Os textos desta página são cartas que M. escreve para um amigo que (acho) mora na Europa. Todos os dia de manhã, ela deposita um envelope embaixo da minha porta. Depois de encher as latas do condomínio de bolos de papel, desisti, e resolvi publicar algumas por aqui. Assim, quem sabe, podem algum dia atingir o seu destinatário... Renata Magdaleno

sexta-feira, janeiro 21, 2005

Querido F.,

Segui seu conselho e falei sobre este meu lado voyeur de mim mesma na análise. Carmem, sempre tão calada, abriu a boca para uma observação simples: as pessoas com estima alta costumam se sentir bem em situações amorosas.

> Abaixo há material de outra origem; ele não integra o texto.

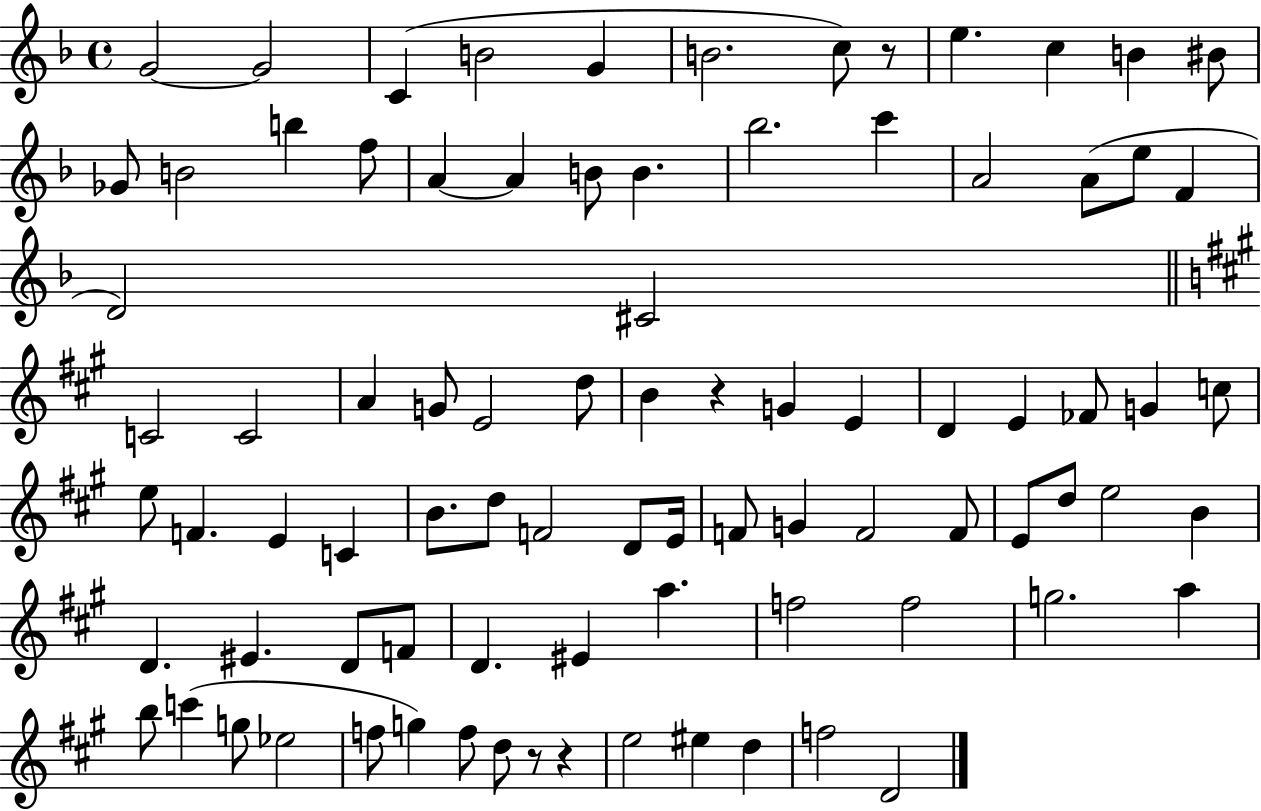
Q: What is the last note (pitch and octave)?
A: D4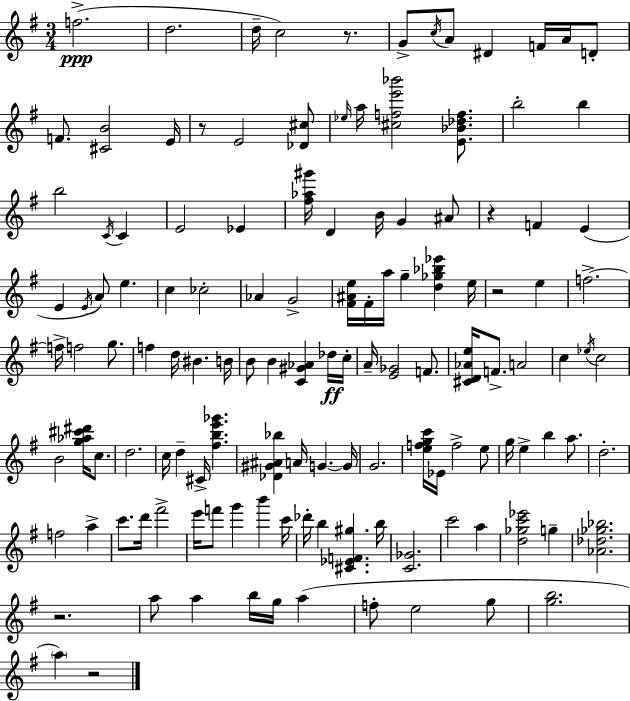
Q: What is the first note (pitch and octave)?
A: F5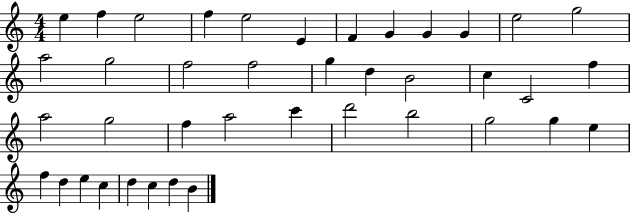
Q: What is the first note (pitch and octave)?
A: E5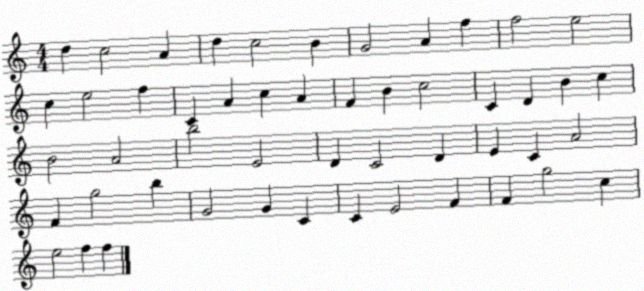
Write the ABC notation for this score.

X:1
T:Untitled
M:4/4
L:1/4
K:C
d c2 A d c2 B G2 A f f2 e2 c e2 f C A c A F B c2 C D B c B2 A2 b2 E2 D C2 D E C A2 F g2 b G2 G C C E2 F F g2 c e2 f f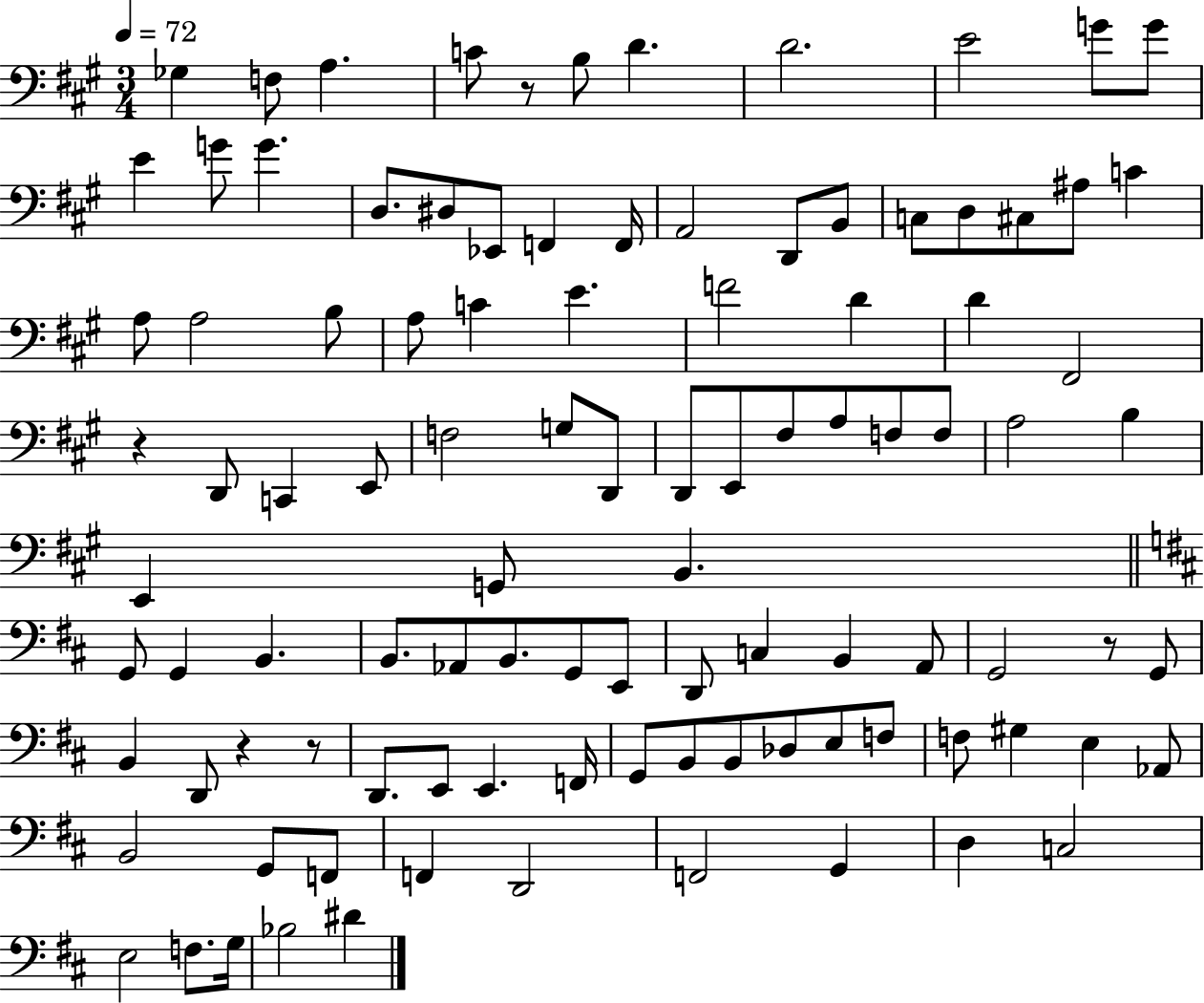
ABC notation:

Se entregam sem críticas, se achando merecedoras de carinho e amor. Quem tem a estima no pé acaba vendo um lado ridículo em toda a situação. É como se no fundo você achasse que não merece viver nada daquilo. Foi como engolir um caroço de ameixa à seco. Ela deve ter razão. Se eu cortar a unha do pé muito rente acho que perco minha auto-estima, de tão lá embaixo que está.
Saí de lá e entrei numa loja para comprar uma lingerie nova. Queria me sentir desejada, merecedora de uma noite de amor com o namorado, coisa simples, para qualquer mortal. Meu erro foi chegar em casa e experimentar a peça em frente ao espelho. Juro que era um conjunto lindo, de sonho, que nunca na vida eu tinha tido. Todo feito de uma renda finíssima, com um lacinho delicado entre os seios. Mas as coxas rechonchudas, a barriga com pregas e os braços redondos chamam mais atenção do que qualquer sutiã e calcinha. Não consegui olhar pra mais nada a não ser o excesso de gordura. Agora é que perdi ela de vez. Talvez o Vigilantes me salve.